1. Input and conditioning.

Start by entering a text prompt or uploading a reference image. The system conditions on these inputs, meaning it interprets what you’ve asked for and prepares to generate a result.

2. Encoding.

The input is converted into a numerical representation that the model can understand. For example, words are broken down into tokens, while images are transformed into data points describing shapes, colors, and features.

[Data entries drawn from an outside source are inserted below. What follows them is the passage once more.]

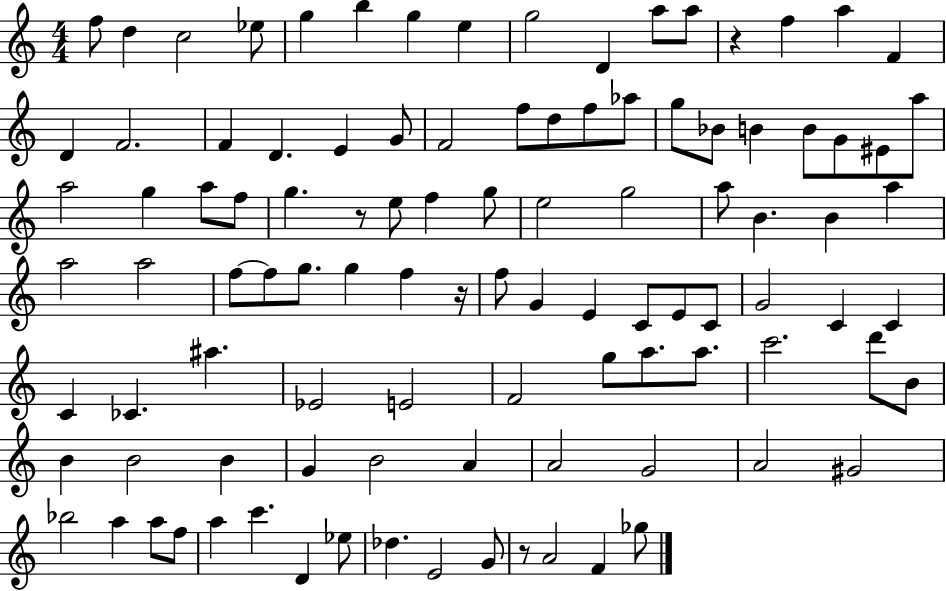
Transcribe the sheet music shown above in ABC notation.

X:1
T:Untitled
M:4/4
L:1/4
K:C
f/2 d c2 _e/2 g b g e g2 D a/2 a/2 z f a F D F2 F D E G/2 F2 f/2 d/2 f/2 _a/2 g/2 _B/2 B B/2 G/2 ^E/2 a/2 a2 g a/2 f/2 g z/2 e/2 f g/2 e2 g2 a/2 B B a a2 a2 f/2 f/2 g/2 g f z/4 f/2 G E C/2 E/2 C/2 G2 C C C _C ^a _E2 E2 F2 g/2 a/2 a/2 c'2 d'/2 B/2 B B2 B G B2 A A2 G2 A2 ^G2 _b2 a a/2 f/2 a c' D _e/2 _d E2 G/2 z/2 A2 F _g/2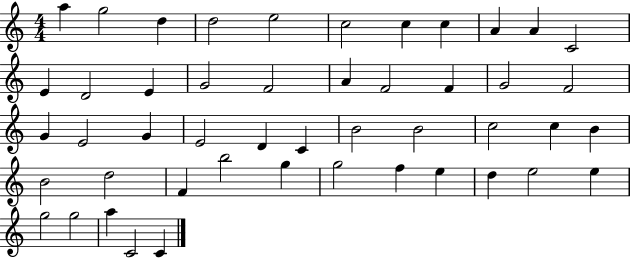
X:1
T:Untitled
M:4/4
L:1/4
K:C
a g2 d d2 e2 c2 c c A A C2 E D2 E G2 F2 A F2 F G2 F2 G E2 G E2 D C B2 B2 c2 c B B2 d2 F b2 g g2 f e d e2 e g2 g2 a C2 C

3. Context understanding and alignment.

The generative AI model evaluates your input against what it has learned from training data, paying attention to relationships and context. This alignment helps ensure the output matches your intent and stays relevant to your request.

4. Generation.

Using its training, the model generates new content, like predicting the next word in a sentence, refining random noise into an image, or producing audio that fits the description.

5. Guidance and controls.

User settings, like style, aspect ratio, or brand palettes, guide the process. These controls help steer the output toward a specific look, tone, or use case.

6. Post-processing and export.

The system polishes the output, improving quality and applying final adjustments. You can then download, export, or refine the result further with your favorite Firefly tools or Adobe apps.